◆ Source extract:
>>>>
Posted by Kate Murphy on December 8th, 2005
Although adjuvant chemotherapy after surgery has been recommended as standard treatment for stage III colon cancer since 1990, about 1/3 of stage III patients in the United States don’t receive it. In addition, women and the elderly are less likely to be treated according to a study published in the December 7, 2005 issue of the *Journal of the American Medical Association.*
After two randomized clinical trials showed that stage III colon cancer patients had better survival when they were treated with 5FU (fluorouracil) and levamisole after surgery, a National Institutes of Health Consensus Conference in 1990 recommended chemotherapy for all stage III colon cancer patients who were not enrolled in a clinical trial. Further clinical trials during the 1990′s found that leucovorin was as effective as levamisole and not as toxic, so six months of 5FU modified by leucovorin became standard treatment. Recent studies have shown that oxaliplatin added to a 5FU leucovorin regimen improves survival even more, and the combination of 5FU, leucovorin, and oxaliplatin is now the common adjuvant chemotherapy for stage III patients who have had surgery to remove cancer from their colons.
For the JAMA study, researchers analyzed records of nearly 86,000 patients with stage III colon cancer reported by 560 health care facilities from 1990 through 2002. In stage III colon cancer, cancer has spread from the colon to nearby lymph nodes. In the mid-eighties before the Consensus Conference, only 10% of stage III patients had adjuvant chemo. In 1990, after the Consensus recommendation, 39% of patients were receiving chemotherapy, but the percentage increased to 64% by 2002.
Overall, chemotherapy improved survival by about 16%. The greatest improvement was for those whose cancers were well or moderately differentiated (low or moderate grade) while chemotherapy gave patients with poorly differentiated tumors little survival advantage over surgery alone.
In 1990 blacks were less likely to receive adjuvant chemotherapy, but that difference had disappeared by 2002. However, blacks tended to have poorer survival in every time period examined.
<<<<
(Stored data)
>>>>
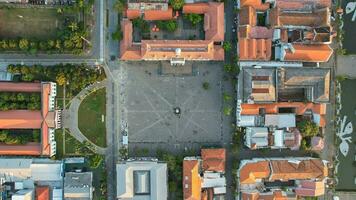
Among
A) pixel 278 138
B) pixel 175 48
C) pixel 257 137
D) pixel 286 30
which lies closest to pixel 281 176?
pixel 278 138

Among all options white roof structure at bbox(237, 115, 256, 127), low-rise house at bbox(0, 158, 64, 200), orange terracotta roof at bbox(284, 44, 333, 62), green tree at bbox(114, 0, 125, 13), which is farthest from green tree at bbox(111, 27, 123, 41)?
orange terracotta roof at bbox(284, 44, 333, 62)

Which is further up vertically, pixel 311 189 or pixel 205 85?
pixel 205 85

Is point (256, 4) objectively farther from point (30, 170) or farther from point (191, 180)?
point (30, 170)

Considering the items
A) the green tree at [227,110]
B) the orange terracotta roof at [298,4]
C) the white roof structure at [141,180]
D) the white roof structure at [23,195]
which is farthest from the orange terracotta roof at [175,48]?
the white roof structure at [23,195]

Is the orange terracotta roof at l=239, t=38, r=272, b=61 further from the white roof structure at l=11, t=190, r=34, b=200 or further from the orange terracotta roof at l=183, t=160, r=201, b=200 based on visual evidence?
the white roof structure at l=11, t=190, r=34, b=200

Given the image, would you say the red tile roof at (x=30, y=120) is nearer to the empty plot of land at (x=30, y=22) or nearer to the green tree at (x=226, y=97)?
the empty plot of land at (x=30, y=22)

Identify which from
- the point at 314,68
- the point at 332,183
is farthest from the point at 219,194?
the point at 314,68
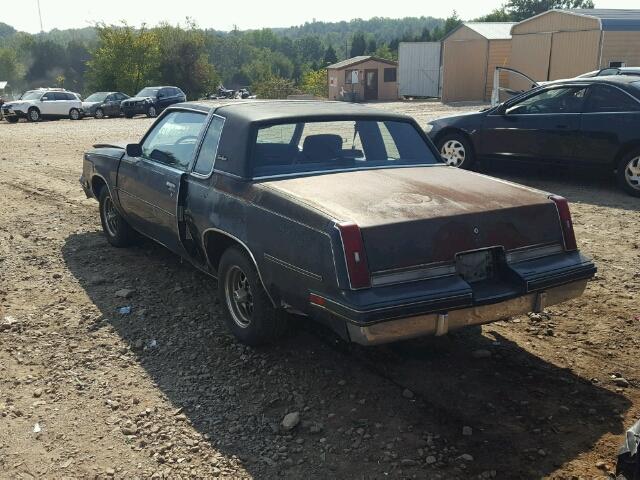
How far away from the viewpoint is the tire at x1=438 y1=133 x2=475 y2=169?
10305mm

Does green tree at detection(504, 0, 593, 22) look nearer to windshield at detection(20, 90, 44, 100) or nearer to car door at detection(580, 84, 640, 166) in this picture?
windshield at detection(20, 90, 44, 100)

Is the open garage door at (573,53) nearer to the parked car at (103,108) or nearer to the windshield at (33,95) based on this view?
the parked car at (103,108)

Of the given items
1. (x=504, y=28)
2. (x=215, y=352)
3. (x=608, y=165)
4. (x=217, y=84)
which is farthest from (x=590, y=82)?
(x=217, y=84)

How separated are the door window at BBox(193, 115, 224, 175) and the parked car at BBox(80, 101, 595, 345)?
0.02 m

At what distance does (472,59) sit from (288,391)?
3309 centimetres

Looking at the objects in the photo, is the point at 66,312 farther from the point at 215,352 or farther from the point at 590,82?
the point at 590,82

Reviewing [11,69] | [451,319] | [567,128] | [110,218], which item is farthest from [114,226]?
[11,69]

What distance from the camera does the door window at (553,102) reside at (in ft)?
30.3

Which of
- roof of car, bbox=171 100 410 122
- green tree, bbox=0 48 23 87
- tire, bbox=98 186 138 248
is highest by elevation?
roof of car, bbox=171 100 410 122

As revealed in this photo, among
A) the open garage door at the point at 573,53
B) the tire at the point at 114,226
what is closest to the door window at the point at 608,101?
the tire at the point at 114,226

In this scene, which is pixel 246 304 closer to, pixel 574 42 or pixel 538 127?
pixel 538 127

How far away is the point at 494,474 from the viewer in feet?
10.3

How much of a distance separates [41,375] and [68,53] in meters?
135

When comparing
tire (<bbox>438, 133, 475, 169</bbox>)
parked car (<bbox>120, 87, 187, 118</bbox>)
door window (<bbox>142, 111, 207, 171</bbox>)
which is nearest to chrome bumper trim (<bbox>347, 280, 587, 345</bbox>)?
<<<<
◆ Goal of the exercise: Please extract the part of the colon cancer post starting at "Overall, chemotherapy improved" and ending at "time period examined.", copying it word for word.

◆ Result:
Overall, chemotherapy improved survival by about 16%. The greatest improvement was for those whose cancers were well or moderately differentiated (low or moderate grade) while chemotherapy gave patients with poorly differentiated tumors little survival advantage over surgery alone.
In 1990 blacks were less likely to receive adjuvant chemotherapy, but that difference had disappeared by 2002. However, blacks tended to have poorer survival in every time period examined.